Black velvet wraps her like shadow, the dress I picked clinging in all the places I wanted it to. The red lining flashes atthe hem with every movement, a whisper of warning. Her throat is bare except for the diamond collar, a reminder I never let her shed. She doesn’t look at me. Doesn’t say a fucking word. But the silence between us? It’s alive. Electric. I could cut it open and watch it bleed.
Her hand is tight around something—her clutch, but I know better. The mystery note from last night. She’s still hiding it from me, holding it like it’s more valuable than her next breath. That detail stings more than I’ll ever admit out loud. She’s mine, but that piece of paper is a wall she’s decided I can’t climb—yet.
I let my eyes linger on her a moment longer before I turn to the men. “Stay back.”
They don’t argue. They know the tone in my voice means I’m not asking.
I fall into step beside her as we move toward the gates.

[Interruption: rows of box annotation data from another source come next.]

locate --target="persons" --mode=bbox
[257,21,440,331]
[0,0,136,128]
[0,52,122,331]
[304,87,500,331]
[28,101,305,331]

The fog swirls low around our feet, thick enough that it seems to catch on the hem of her dress, dragging after her like she’s pulling the dead along with us. The only sound between us is the crunch of gravel. It’s enough. Words would cheapen this.
I match her pace without looking like I’m matching her pace. Power isn’t just about leading—it’s about letting someone think they’re walking beside you when they’re still following.
The path winds, gravel giving way to worn grass. The fog softens the edges of everything—the headstones, the trees, the sky—but nothing can soften her. She cuts through it all, a straight line of defiance wrapped in velvet.
I glance down at her again. Her chin is high, shoulders squared, every inch of her screaming that she doesn’t need me. But her fingers around that note? They’re white-knuckled, betraying her.
I could ask her about it now. Could demand it. But part of me wants to wait, to see how far she’s willing to push me beforeI take it from her. Some battles are better when they’ve been allowed to fester.
The gates groan as they close behind us. The sound echoes through the fog, final and heavy, like the start of something neither of us can take back.
I keep walking. She keeps pace. And between the silence, the fog, and the weight of the dead watching, it feels less like we’re here to visit a grave— and more like we’re walking into one.